When people ask me where the inspiration for the character of Ursula Marlow came from, I tell them that she literally strode into my head wearing the purple, white, and green sash of Women’s Social and Political Union. As soon as I saw her, I knew that she was an Edwardian era suffragette. That spark was all it took and soon I was researching not only the time period but also Ursula’s background, incorporating my family’s Lancashire heritage and my keen interest in those first women who attended Oxford university. Before long I had a fully-fledged character emerging on the page and soon the mystery she would be tasked with solving, emerged.

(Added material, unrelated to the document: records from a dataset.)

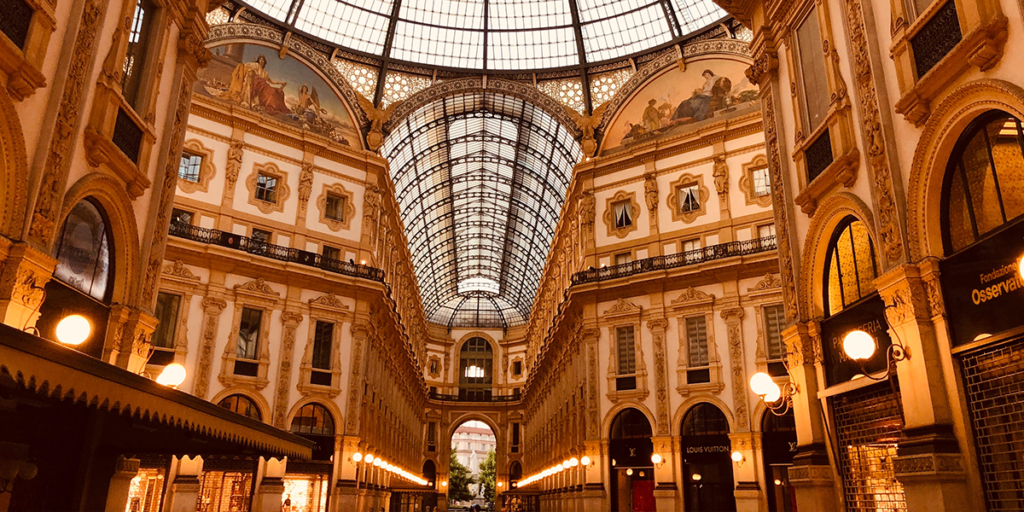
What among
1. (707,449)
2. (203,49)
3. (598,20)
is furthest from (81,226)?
(598,20)

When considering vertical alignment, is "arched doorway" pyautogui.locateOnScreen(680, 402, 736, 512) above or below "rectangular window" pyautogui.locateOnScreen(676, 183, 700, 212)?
below

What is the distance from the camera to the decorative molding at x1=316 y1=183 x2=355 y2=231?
3616 cm

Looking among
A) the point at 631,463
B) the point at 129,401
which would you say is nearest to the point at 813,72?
the point at 129,401

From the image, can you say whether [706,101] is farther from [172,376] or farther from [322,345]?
[172,376]

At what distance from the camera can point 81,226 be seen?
454 inches

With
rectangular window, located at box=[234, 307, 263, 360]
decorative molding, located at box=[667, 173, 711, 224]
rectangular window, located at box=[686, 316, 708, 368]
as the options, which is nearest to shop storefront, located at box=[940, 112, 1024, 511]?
rectangular window, located at box=[686, 316, 708, 368]

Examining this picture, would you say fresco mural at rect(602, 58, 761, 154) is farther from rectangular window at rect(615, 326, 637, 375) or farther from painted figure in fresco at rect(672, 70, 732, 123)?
rectangular window at rect(615, 326, 637, 375)

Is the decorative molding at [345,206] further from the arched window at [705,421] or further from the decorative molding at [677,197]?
the arched window at [705,421]

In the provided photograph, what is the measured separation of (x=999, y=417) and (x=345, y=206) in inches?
1296

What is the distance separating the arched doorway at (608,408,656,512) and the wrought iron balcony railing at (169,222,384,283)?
580 inches

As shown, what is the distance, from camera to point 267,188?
3484 centimetres

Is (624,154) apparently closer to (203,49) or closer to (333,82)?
(333,82)

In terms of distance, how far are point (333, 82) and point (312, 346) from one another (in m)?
15.5

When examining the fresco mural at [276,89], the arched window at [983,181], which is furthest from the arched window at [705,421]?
the fresco mural at [276,89]
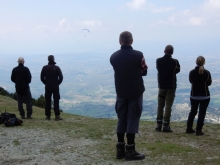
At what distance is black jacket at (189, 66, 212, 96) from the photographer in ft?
34.0

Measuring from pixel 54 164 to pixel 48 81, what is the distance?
7.18 metres

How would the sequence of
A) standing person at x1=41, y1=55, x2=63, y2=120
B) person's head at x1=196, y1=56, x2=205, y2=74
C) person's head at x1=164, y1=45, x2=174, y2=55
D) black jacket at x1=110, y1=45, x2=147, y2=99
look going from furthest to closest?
standing person at x1=41, y1=55, x2=63, y2=120 → person's head at x1=164, y1=45, x2=174, y2=55 → person's head at x1=196, y1=56, x2=205, y2=74 → black jacket at x1=110, y1=45, x2=147, y2=99

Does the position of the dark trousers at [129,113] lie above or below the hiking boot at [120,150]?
above

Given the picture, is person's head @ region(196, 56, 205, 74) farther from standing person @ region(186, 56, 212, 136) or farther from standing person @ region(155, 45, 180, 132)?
standing person @ region(155, 45, 180, 132)

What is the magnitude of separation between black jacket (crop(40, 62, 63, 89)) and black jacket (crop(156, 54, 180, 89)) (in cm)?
528

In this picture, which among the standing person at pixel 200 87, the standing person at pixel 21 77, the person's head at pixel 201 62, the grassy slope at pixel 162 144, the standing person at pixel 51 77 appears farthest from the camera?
the standing person at pixel 21 77

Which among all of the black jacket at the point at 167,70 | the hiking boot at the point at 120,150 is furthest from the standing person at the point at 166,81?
the hiking boot at the point at 120,150

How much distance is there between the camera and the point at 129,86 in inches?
293

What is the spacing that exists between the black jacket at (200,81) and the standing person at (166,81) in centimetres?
60

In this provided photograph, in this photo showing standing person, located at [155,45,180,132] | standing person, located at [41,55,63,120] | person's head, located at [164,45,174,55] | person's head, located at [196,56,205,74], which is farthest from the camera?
standing person, located at [41,55,63,120]

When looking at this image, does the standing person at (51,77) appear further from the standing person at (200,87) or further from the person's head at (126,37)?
the person's head at (126,37)

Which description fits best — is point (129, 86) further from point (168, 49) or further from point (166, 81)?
point (166, 81)

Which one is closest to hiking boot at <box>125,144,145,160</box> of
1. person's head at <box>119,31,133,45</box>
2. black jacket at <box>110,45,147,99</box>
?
black jacket at <box>110,45,147,99</box>

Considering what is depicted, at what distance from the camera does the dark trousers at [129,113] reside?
7.53m
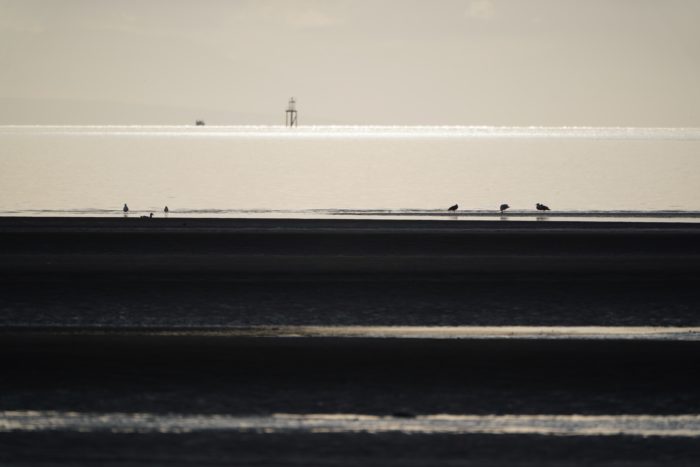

The inspiration for my first Ursula Marlow novel, Consequences of Sin, came from a journey down the Orinoco River in Venezuela. In the second book, The Serpent and the Scorpion, I didn’t get to physically travel to Israel or Palestine, but I got to transport myself in time and space via my imagination (and some terrific history books). When I decided to focus on Ireland in the third installment of the Ursula Marlow Edwardian mystery series, Unlikely Traitors, I drew upon my visit to Ireland in 1998, soon after the Northern Ireland peace accord was reached. Ever since I was a teenager, I’ve been intrigued with Irish history, and naturally I was drawn to researching the issue of Home Rule for Ireland (which was, not surprisingly, an ongoing controversy in Edwardian England).
In each of these three novels, I was drawn not only to the challenges of the era, but also the challenges facing women at this critical point in history as women fought not only for the vote but also for the opportunity to forge their own independent path in life.